A block of data
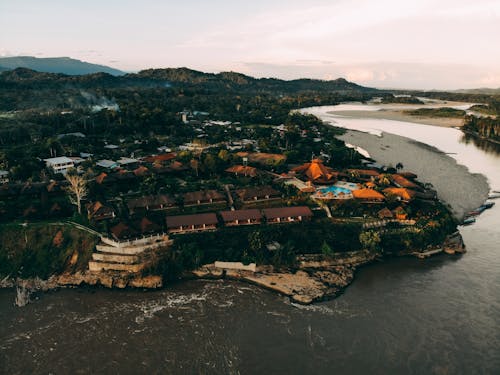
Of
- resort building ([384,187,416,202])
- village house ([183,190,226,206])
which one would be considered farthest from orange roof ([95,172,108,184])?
resort building ([384,187,416,202])

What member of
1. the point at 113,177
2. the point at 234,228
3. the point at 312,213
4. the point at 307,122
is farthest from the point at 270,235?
the point at 307,122

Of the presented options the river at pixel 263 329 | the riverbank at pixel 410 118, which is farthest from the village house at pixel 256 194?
the riverbank at pixel 410 118

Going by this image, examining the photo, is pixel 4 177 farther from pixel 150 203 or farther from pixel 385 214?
pixel 385 214

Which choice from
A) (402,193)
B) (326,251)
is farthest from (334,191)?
(326,251)

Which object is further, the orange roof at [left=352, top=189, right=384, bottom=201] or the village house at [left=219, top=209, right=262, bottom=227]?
the orange roof at [left=352, top=189, right=384, bottom=201]

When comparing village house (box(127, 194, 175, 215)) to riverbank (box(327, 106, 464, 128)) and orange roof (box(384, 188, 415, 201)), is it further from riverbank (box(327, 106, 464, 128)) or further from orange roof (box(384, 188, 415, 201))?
riverbank (box(327, 106, 464, 128))

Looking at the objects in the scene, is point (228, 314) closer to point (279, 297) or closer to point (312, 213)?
point (279, 297)

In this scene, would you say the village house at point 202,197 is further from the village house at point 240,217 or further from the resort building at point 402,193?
the resort building at point 402,193
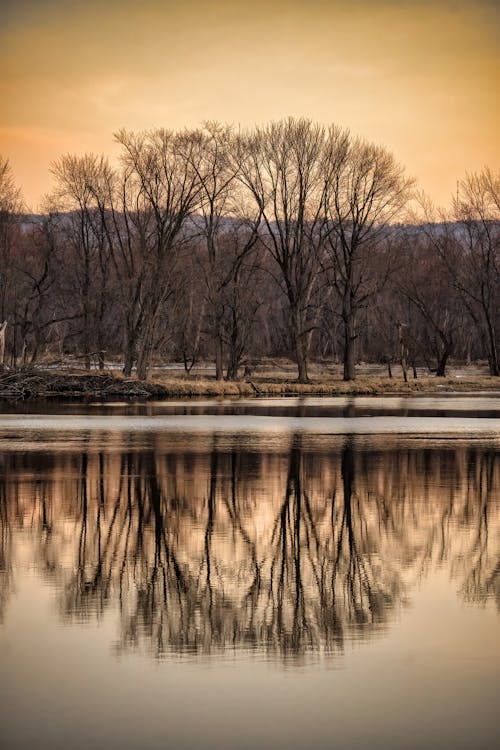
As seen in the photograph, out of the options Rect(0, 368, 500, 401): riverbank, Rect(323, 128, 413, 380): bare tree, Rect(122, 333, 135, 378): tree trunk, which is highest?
Rect(323, 128, 413, 380): bare tree

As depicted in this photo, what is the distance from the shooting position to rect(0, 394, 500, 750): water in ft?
23.3

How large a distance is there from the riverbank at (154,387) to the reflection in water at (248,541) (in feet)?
100

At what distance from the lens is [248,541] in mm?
13328

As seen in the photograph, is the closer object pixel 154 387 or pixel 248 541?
pixel 248 541

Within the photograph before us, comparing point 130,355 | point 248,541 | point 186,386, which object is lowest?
point 248,541

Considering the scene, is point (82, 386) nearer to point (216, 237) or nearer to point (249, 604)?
point (216, 237)

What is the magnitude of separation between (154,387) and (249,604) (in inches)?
1763

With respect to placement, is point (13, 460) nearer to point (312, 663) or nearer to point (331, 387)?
point (312, 663)

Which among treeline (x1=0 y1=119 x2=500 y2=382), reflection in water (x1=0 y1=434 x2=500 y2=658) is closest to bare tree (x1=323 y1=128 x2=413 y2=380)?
treeline (x1=0 y1=119 x2=500 y2=382)

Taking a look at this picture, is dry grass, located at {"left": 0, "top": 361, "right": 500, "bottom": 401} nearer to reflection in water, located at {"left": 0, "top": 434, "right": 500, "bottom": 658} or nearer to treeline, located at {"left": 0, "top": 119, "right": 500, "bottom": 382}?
treeline, located at {"left": 0, "top": 119, "right": 500, "bottom": 382}

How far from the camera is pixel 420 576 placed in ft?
37.2

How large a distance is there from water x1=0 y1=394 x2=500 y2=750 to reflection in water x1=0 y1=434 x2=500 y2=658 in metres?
0.04

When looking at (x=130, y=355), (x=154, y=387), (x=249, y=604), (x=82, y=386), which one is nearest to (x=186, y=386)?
(x=154, y=387)

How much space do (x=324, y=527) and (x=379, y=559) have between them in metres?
2.25
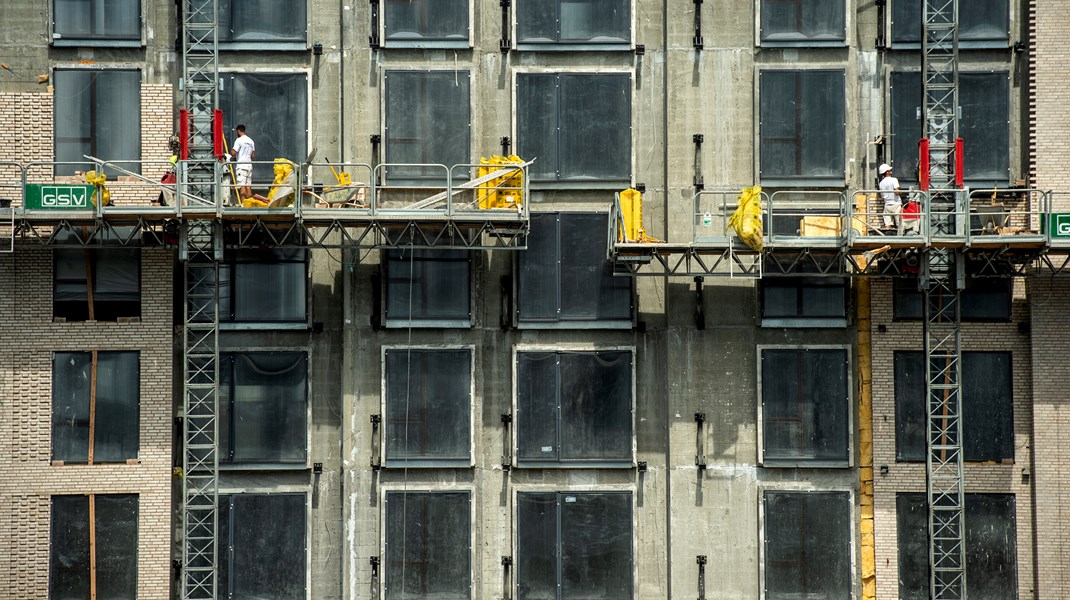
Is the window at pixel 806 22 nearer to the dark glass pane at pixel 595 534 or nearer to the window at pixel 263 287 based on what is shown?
the dark glass pane at pixel 595 534

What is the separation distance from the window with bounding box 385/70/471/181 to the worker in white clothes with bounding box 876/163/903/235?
366 inches

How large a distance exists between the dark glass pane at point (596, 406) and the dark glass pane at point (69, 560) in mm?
10842

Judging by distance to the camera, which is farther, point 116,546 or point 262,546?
point 262,546

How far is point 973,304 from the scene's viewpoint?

To be done:
Transcribe the records above exactly, leaving out every picture.

Reply to the task:
Of
- resort building ([384,187,416,202])
- village house ([183,190,226,206])
which one would be considered farthest from orange roof ([95,172,108,184])?
resort building ([384,187,416,202])

What member of
1. the point at 113,177
2. the point at 234,228
3. the point at 312,213
4. the point at 307,122
is farthest from the point at 270,235?
the point at 307,122

Of the presented options the river at pixel 263 329 | the riverbank at pixel 410 118, which is farthest from the village house at pixel 256 194?
the riverbank at pixel 410 118

Going by this image, examining the photo, is pixel 4 177 farther from pixel 150 203 or farther from pixel 385 214?
pixel 385 214

Which choice from
A) (402,193)
B) (326,251)
is farthest from (334,191)?
(326,251)

Which object is further, the orange roof at [left=352, top=189, right=384, bottom=201] or the village house at [left=219, top=209, right=262, bottom=227]?
the orange roof at [left=352, top=189, right=384, bottom=201]

When comparing village house (box(127, 194, 175, 215)) to riverbank (box(327, 106, 464, 128)) and orange roof (box(384, 188, 415, 201)), is it further from riverbank (box(327, 106, 464, 128)) or further from orange roof (box(384, 188, 415, 201))?
riverbank (box(327, 106, 464, 128))

Looking at the objects in the scene, is point (228, 314) closer to point (279, 297) or closer to point (312, 213)?
point (279, 297)

In this scene, would you say the village house at point 202,197 is further from the village house at point 240,217 or further from the resort building at point 402,193?
the resort building at point 402,193
As seen in the photograph, out of the options Rect(0, 368, 500, 401): riverbank, Rect(323, 128, 413, 380): bare tree, Rect(122, 333, 135, 378): tree trunk, which is highest?
Rect(323, 128, 413, 380): bare tree

As depicted in this photo, what is the distance from the shooting position to rect(0, 394, 500, 750): water in ft?
23.3

How large a distance is there from the riverbank at (154,387) to the reflection in water at (248,541) (in feet)?
100

At what distance from the lens is [248,541] in mm?
13328

As seen in the photograph, is the closer object pixel 154 387 or pixel 248 541?
pixel 248 541

Within the photograph before us, comparing point 130,355 | point 248,541 | point 186,386, which object is lowest?
point 248,541

Considering the scene, is point (82, 386) nearer to point (216, 237) or nearer to point (249, 604)?
point (216, 237)

What is the magnitude of separation between (154,387) and (249,604) (in inches)?
1763

With respect to placement, is point (13, 460) nearer to point (312, 663) or nearer to point (331, 387)?
point (312, 663)

Which among treeline (x1=0 y1=119 x2=500 y2=382), reflection in water (x1=0 y1=434 x2=500 y2=658) is closest to bare tree (x1=323 y1=128 x2=413 y2=380)?
treeline (x1=0 y1=119 x2=500 y2=382)

Taking a look at this picture, is dry grass, located at {"left": 0, "top": 361, "right": 500, "bottom": 401} nearer to reflection in water, located at {"left": 0, "top": 434, "right": 500, "bottom": 658} or nearer to treeline, located at {"left": 0, "top": 119, "right": 500, "bottom": 382}?
treeline, located at {"left": 0, "top": 119, "right": 500, "bottom": 382}

How far from the camera is pixel 420 576 placed in ft?
37.2

How large a distance is there from water x1=0 y1=394 x2=500 y2=750 to reflection in water x1=0 y1=434 x2=500 y2=658 in metres?
0.04

When looking at (x=130, y=355), (x=154, y=387), (x=249, y=604), (x=82, y=386), which one is nearest to (x=186, y=386)?
(x=154, y=387)

How much space do (x=324, y=527) and (x=379, y=559) have between them in metres?
2.25
Is the window at pixel 806 22 nearer to the dark glass pane at pixel 595 534 or nearer to the window at pixel 263 287 based on what is shown?
the dark glass pane at pixel 595 534

What is the separation distance from the window with bounding box 385/70/471/181 to the worker in white clothes with bounding box 876/163/903/235?
366 inches

How large a distance exists between the dark glass pane at point (596, 406) and the dark glass pane at point (69, 560) in mm?
10842

Judging by distance to the camera, which is farther, point 116,546 or point 262,546?
point 262,546

How far is point 973,304 from the scene's viewpoint?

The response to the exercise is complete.